Ona, bulut devşiren Zeus şöyle cevap verdi: Hay cin akıllı tanrıça! İşin gücün hep hayal kurmak, şüpheye düşmek! Benim hiç bir şeyimi kaçırmıyorsun. Fakat ne yapsan bir şey kazanamazsın, gönlümden biraz daha uzaklaşmaktan gayri. Eğer söylediğin sözler dediğin gibi olmuşsa, böyle olmasını gönlümle istediğime şüphe kalmaz. Öyleyse, otur yerine de sesini çıkarma. Olympos’un bütün tanrıları hiçbir işine yaramaz, eğer yaklaşır da ağır, korkunç ellerim senin üstüne uzanırsa. Böyle dedi ve iri gözlü Hera sultan korktu, sesini çıkarmadan oturdu, gönlünü tutmağa çalıştı.
İLYADA / HOMEROS
Çocuğun psikolojisi
Bu sırada ünlü sanatçı Hefaestos onlarla konuşmağa başladı. Sevgili annesinin, beyaz kollu Hera’nin gönlünü neşelendirmek istiyordu: Ben anneme, kendi çok akıllı olmakla beraber, bir öğüt vermeğe cesaret ediyorum: Zeus’u hoşnut etmeğe çalışsın ki babamız da bir daha onunla kavga etmesin, bizim de derneğimizin tadını kaçırmasın.
Eşe ve çocuğa şiddet.
Hadi, bir dene, anne! Çok kaygılı olsan da yine katlan! Seni pek çok sevdiğim için dayak yediğini görmek istemem! Çünkü o zaman, ne kadar üzülsem sana yardımım olamaz. Olympos’lu tanrı ile savaşmak zor iş! Bir kere daha seni korumak istemiştim de beni bacağımdan yakaladığı gibi kutsal eşikten uzağa, fırlatmıştı! Bütün gün havada yüzdüm, akşam üstü Lemnos’a düştüm. Bir nefes alıp vermekten başka bende hayat kalmamıştı. Orada, yere iner inmez, beni Sintliler kaldırıp kurtarmıştı. Böyle diyerek Hera’yi güldürdü.

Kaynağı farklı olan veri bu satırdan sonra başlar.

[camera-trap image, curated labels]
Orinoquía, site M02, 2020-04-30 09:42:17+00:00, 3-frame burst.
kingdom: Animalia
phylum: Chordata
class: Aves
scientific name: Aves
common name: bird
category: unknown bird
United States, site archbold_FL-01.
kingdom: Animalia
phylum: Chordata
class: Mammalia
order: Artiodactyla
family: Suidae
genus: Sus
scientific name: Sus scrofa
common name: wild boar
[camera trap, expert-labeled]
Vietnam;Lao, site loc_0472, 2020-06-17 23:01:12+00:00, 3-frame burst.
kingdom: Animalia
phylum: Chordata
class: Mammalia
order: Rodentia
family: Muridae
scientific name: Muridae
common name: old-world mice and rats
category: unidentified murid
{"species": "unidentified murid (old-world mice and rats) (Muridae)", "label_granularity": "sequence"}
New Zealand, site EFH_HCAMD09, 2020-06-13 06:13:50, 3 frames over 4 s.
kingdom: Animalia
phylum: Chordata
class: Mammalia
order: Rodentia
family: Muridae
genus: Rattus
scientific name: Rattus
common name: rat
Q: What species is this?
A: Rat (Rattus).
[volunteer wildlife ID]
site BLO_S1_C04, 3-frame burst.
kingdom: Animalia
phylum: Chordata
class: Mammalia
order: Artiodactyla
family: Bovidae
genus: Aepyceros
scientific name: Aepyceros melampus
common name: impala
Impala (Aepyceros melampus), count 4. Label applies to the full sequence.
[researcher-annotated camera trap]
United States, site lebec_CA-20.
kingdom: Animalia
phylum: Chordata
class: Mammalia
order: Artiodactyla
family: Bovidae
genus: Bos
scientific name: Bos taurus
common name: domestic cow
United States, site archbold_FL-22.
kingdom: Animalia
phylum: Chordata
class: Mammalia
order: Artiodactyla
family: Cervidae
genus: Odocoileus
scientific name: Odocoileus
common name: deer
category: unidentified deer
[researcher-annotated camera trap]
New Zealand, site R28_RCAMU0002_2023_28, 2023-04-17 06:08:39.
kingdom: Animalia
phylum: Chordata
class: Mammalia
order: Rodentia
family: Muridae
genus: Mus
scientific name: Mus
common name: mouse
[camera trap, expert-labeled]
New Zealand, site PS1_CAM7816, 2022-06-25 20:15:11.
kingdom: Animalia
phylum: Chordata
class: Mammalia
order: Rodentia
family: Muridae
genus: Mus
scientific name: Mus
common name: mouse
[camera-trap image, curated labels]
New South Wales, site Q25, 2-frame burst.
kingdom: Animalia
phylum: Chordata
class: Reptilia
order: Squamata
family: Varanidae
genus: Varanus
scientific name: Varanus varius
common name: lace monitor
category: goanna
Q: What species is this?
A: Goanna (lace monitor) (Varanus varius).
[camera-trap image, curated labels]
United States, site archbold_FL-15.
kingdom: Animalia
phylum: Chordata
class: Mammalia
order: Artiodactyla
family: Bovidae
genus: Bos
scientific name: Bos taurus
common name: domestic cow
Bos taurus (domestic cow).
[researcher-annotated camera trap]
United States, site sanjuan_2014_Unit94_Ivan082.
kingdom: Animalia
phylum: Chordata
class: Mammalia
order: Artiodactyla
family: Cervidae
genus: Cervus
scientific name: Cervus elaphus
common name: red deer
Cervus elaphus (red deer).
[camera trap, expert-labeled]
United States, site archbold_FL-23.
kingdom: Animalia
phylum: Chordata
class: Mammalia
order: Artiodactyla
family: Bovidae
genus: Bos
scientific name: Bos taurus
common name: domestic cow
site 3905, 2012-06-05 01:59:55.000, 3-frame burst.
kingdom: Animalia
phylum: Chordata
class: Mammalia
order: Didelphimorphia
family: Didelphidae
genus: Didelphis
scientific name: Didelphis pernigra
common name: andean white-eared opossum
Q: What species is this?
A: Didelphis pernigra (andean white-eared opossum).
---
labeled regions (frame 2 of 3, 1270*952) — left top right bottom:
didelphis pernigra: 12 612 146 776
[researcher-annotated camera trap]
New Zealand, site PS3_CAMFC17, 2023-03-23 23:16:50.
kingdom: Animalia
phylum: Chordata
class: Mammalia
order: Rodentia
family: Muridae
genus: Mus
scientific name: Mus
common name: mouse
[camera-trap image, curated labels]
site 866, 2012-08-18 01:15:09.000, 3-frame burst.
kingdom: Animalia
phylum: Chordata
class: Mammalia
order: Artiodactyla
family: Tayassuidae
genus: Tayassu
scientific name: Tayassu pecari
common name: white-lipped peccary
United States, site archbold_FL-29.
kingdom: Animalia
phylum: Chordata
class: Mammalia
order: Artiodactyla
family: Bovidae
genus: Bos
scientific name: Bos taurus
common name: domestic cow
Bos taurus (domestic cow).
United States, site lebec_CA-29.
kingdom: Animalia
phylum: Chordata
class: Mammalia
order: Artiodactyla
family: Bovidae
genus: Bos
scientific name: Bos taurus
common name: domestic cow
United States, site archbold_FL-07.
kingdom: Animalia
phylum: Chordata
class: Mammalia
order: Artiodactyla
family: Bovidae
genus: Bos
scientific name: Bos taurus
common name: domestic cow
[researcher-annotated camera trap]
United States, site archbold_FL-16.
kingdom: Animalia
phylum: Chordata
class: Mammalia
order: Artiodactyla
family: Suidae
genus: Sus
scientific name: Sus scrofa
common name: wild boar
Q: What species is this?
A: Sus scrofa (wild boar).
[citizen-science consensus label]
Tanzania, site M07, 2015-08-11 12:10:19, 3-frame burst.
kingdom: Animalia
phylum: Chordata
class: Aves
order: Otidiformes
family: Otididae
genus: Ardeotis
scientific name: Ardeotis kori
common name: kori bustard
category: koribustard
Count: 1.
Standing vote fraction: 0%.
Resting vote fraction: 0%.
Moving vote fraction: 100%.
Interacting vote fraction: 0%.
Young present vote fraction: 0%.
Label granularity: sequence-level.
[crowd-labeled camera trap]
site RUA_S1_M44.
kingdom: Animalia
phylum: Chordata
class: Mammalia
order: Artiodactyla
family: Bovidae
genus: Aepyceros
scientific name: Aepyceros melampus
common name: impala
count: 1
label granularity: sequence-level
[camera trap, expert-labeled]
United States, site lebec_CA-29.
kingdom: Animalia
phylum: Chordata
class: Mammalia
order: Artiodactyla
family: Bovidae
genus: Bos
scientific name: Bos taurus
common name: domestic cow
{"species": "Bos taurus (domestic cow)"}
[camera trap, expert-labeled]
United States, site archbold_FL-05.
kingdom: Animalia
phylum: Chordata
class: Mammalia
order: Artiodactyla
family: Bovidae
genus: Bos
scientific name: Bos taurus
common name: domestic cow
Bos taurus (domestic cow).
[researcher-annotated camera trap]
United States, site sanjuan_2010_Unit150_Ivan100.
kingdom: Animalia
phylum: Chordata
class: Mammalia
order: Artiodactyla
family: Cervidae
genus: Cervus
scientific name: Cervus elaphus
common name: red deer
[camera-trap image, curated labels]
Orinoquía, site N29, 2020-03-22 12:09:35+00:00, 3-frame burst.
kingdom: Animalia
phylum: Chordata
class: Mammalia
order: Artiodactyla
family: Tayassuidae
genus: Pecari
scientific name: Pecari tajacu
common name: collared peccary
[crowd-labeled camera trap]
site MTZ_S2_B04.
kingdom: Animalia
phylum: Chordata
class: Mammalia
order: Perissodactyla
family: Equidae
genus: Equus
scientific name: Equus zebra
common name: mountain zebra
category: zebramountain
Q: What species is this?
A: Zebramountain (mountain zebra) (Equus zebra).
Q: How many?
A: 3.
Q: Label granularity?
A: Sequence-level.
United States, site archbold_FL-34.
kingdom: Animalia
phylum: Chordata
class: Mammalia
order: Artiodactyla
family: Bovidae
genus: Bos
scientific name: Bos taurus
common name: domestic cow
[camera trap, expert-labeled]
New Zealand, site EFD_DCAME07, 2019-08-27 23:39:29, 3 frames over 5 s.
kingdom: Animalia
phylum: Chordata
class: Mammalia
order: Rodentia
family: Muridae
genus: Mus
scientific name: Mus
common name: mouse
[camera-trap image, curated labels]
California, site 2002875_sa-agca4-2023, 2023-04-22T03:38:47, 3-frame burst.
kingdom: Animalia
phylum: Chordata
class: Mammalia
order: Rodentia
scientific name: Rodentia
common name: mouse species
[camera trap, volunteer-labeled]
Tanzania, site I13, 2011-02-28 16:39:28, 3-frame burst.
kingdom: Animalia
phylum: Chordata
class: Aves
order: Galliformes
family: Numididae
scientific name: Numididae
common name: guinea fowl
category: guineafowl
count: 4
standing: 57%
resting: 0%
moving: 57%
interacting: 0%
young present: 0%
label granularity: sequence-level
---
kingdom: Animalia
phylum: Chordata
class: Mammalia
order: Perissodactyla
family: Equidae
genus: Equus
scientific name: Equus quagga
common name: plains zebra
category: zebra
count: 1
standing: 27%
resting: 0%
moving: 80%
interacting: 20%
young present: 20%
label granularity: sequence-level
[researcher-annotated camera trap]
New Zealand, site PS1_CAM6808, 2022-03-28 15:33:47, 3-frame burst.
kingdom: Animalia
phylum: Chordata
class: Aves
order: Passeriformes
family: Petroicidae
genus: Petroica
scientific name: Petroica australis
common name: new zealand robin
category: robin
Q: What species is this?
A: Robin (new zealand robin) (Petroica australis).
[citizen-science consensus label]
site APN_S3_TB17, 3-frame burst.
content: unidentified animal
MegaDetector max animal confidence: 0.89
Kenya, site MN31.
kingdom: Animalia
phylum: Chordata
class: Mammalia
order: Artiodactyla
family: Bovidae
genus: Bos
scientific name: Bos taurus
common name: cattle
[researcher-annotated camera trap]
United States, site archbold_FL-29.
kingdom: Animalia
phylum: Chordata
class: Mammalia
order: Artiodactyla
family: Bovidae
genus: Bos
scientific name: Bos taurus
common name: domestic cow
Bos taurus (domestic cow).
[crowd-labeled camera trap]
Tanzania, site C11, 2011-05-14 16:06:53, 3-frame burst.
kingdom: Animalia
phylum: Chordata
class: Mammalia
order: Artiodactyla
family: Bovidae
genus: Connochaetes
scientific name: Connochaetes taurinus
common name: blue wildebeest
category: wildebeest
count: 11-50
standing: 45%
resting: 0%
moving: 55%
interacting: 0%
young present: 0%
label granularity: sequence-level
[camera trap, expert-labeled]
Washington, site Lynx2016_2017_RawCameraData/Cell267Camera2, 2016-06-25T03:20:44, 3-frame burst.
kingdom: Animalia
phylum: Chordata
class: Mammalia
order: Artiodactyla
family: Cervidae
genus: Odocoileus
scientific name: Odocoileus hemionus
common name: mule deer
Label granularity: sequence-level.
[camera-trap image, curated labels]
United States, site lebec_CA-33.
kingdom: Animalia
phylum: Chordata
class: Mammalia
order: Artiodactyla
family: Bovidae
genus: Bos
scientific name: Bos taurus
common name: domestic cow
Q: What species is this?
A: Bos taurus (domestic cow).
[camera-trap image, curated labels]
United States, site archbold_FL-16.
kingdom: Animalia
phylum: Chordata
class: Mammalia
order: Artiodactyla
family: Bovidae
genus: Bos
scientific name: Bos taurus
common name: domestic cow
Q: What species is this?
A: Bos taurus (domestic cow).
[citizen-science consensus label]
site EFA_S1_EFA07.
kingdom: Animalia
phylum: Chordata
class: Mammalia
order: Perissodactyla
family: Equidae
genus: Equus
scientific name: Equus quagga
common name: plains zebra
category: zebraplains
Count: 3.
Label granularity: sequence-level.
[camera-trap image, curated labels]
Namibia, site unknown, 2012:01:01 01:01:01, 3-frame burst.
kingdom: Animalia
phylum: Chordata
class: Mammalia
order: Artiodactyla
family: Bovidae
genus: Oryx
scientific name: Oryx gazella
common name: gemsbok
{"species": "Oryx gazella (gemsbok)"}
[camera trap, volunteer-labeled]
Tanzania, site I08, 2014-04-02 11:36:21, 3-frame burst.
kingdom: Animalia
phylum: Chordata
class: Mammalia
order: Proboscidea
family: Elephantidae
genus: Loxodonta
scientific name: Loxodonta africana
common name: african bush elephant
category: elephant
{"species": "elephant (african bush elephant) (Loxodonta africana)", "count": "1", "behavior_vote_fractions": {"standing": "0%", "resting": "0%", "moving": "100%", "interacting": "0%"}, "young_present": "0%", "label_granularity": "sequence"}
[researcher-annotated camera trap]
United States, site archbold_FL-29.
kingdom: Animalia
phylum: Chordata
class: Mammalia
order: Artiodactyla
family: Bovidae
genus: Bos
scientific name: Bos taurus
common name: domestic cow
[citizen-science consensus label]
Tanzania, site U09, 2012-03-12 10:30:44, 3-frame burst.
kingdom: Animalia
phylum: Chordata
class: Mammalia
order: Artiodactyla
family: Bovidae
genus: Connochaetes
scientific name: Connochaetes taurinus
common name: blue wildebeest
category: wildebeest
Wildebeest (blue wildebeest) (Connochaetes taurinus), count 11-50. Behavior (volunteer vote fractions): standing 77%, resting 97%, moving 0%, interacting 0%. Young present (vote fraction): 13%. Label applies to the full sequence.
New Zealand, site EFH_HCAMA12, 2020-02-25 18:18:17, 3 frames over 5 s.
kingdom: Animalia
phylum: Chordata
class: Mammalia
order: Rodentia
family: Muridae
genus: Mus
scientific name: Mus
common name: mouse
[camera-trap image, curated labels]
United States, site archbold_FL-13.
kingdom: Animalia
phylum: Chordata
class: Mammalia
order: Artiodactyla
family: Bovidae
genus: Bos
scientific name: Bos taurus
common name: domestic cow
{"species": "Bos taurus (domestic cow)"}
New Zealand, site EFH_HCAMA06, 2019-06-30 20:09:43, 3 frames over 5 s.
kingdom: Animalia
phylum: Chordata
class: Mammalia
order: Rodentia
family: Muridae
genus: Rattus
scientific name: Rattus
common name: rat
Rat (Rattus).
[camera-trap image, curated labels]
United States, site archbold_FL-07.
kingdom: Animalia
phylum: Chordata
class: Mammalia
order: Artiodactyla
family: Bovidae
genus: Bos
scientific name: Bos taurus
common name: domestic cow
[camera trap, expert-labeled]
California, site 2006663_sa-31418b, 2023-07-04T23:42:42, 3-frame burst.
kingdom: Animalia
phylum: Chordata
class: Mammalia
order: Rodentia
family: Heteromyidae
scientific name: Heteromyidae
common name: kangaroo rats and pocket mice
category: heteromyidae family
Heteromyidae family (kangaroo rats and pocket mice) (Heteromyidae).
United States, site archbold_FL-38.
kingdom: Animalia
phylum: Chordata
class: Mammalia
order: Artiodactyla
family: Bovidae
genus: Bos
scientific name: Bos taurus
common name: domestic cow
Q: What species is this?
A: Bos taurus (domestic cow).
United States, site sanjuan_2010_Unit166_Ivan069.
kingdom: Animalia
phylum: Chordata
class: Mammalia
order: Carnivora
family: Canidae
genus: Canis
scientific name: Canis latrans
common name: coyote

Eşler arası iletişim problemi.
Zeus ve Hera’nın bir şeyleri açık açık konuşamadığını ver birbirlerini anlamadıklarını destandaki cümlelerden anlıyoruz. Hera Zeus’un kafasından geçenleri tam olarak bilmemektedir ve Zeus bunu bir hak olarak görür. Hera’nın kendisine karşı olduğuna da inanmıştır. Zeus şunu söyler: “Hera’ye karşı hıncım, kinim daha azdır, benim istediğime engel olmak onun her zamanki âdetidir.”
Hera da aklından geçenleri Zeus’a aktarmak konusunda çok istekli değildir. Arkasından iş çevirmeyi uygun görür. Zeus’u uyutup planlar yapar. Mecazi anlamda değil. Uyku ile konuşur, ona vaadler verir ve Zeus’u uyuturlar. Hera Zeus’a yalan da söylemektedir.Tüm bunlar Kronosoğlu Zeus ve Eşi Hera’nın evlilik terapistine ihtiyaçları olduğunu göstermektedir. Konunun uzmanları ne der bilmem.
Yukarıdaki alıntılar İliada destanındandır fakat bendeki kitap Varlık Yayınları tarafından basılan kitaptı. Şimdi o kitap sahaflarda var. Daha çok okunan bugün Can Yayınları’ndan çıkan İlyada kitabı.